You are viewing a plain text version of this content. The canonical link for it is here.

Posted to common-user@hadoop.apache.org by 侯锐 <ho...@ict.ac.cn> on 2011/07/05 16:20:17 UTC

Where does the compression take place for MapOutputStream in Map phase?

Hello guys, 
We wonder to know where the compression take place for MapOutputStream in Map phase.

We guess there are two possible places in sortAndSpill() at MapTask.java:
Writer.append() or Writer.close()
Which one makes compression? 
Appreciate very much for your response~

See lines marked by ****** as below (from sortAndSpill() at MapTask.java).

for (int i = 0; i < partitions; ++i) {
          IFile.Writer<K, V> writer = null;
          try {;
            writer = new Writer<K, V>(job, out, keyClass, valClass, codec,
                                      spilledRecordsCounter);
            if (combinerRunner == null) {
                 …
                key.reset(kvbuffer, kvindices[kvoff + KEYSTART],
                          (kvindices[kvoff + VALSTART] - 
                           kvindices[kvoff + KEYSTART]));
                /**************************************/
                writer.append(key, value);   // The 1st possible place
                ++spindex;
              }
            } else {
…
              }
              …

            // close the writer
            /**************************************/
            writer.close();   // The 2st possible place

--
Rui Hou (侯锐)
Insititute of Technology, Chinese Academy of Sciences

Re: Where does the compression take place for MapOutputStream in Map phase?

Posted by Harsh Chouraria <ha...@cloudera.com>.

Hello Rui Hou,

If you look at the Writer constructor used here, you'll get your answer very easily.

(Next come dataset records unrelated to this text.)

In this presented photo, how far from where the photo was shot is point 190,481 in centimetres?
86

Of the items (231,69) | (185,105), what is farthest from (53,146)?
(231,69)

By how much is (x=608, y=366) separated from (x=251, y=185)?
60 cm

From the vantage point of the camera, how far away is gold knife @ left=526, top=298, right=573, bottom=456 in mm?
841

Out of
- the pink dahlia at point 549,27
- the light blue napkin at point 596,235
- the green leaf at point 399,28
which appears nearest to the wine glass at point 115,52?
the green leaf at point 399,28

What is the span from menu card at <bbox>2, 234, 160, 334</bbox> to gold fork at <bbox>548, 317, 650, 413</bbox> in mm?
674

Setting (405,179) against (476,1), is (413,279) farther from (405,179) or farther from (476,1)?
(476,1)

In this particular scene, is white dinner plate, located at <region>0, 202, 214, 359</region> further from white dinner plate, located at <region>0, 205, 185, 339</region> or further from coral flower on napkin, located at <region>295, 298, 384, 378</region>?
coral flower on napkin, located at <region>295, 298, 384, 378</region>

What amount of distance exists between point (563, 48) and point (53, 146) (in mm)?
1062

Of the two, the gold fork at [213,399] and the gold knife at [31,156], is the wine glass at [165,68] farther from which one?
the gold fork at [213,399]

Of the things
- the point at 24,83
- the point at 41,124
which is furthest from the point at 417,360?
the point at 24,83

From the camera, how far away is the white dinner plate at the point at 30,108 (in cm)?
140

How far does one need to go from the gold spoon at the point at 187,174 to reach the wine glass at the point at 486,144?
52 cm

It takes a codec (a compression codec, to be specific) as an argument. The codec, if not null (in case compression is disabled), is then responsible for compressing the streams of data by wrapping around the actual output stream.

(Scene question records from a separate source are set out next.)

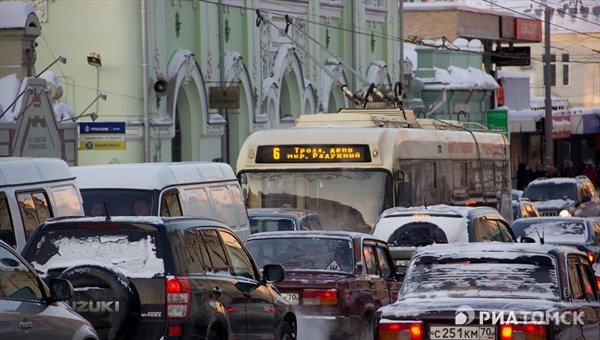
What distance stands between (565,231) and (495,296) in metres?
14.4

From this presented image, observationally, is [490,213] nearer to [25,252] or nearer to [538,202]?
[25,252]

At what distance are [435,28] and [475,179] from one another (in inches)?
1487

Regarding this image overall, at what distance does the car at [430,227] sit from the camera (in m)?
21.0

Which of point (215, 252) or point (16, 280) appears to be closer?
point (16, 280)

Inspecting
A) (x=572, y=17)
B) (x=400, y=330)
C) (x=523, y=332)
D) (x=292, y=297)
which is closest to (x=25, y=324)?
(x=400, y=330)

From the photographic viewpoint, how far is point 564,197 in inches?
1592

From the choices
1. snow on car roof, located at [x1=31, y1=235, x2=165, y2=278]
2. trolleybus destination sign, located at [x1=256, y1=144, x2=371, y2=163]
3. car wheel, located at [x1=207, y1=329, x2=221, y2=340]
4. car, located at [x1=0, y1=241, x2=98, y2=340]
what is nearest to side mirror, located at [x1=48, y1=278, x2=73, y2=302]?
car, located at [x1=0, y1=241, x2=98, y2=340]

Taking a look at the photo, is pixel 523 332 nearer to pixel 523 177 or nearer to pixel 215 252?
pixel 215 252

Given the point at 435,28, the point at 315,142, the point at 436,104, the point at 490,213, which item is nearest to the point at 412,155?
the point at 315,142

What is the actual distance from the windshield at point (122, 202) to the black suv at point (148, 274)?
18.5ft

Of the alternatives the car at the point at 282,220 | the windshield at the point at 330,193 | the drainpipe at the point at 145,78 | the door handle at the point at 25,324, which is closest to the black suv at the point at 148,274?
the door handle at the point at 25,324

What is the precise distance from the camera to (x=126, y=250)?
472 inches

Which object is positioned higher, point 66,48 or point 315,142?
point 66,48

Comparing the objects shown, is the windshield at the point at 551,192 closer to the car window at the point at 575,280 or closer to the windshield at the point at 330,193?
the windshield at the point at 330,193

The codec variable is initialized during the MapOutputStream construction accordingly.

The code for how codecs work can be read in the common code for the chosen algorithm, if you'd like to take a look. For example, there's the DefaultCodec class.

I hope this helps! :)

P.s. Please do not cross post to multiple lists while seeking an answer. And for future mapreduce development questions such as this, please direct it to mapreduce-dev@hadoop.apache.org

On 05-Jul-2011, at 7:50 PM, 侯锐 wrote:

> Hello guys, 
> We wonder to know where the compression take place for MapOutputStream in Map phase.
> 
> We guess there are two possible places in sortAndSpill() at MapTask.java:
> Writer.append() or Writer.close()
> Which one makes compression? 
> Appreciate very much for your response~
> 
> See lines marked by ****** as below (from sortAndSpill() at MapTask.java).
> 
> for (int i = 0; i < partitions; ++i) {
>          IFile.Writer<K, V> writer = null;
>          try {;
>            writer = new Writer<K, V>(job, out, keyClass, valClass, codec,
>                                      spilledRecordsCounter);
>            if (combinerRunner == null) {
>                 …
>                key.reset(kvbuffer, kvindices[kvoff + KEYSTART],
>                          (kvindices[kvoff + VALSTART] - 
>                           kvindices[kvoff + KEYSTART]));
>                /**************************************/
>                writer.append(key, value);   // The 1st possible place
>                ++spindex;
>              }
>            } else {
> …
>              }
>              …
> 
>            // close the writer
>            /**************************************/
>            writer.close();   // The 2st possible place
> 
> --
> Rui Hou (侯锐)
> Insititute of Technology, Chinese Academy of Sciences
> 
> 
> 
>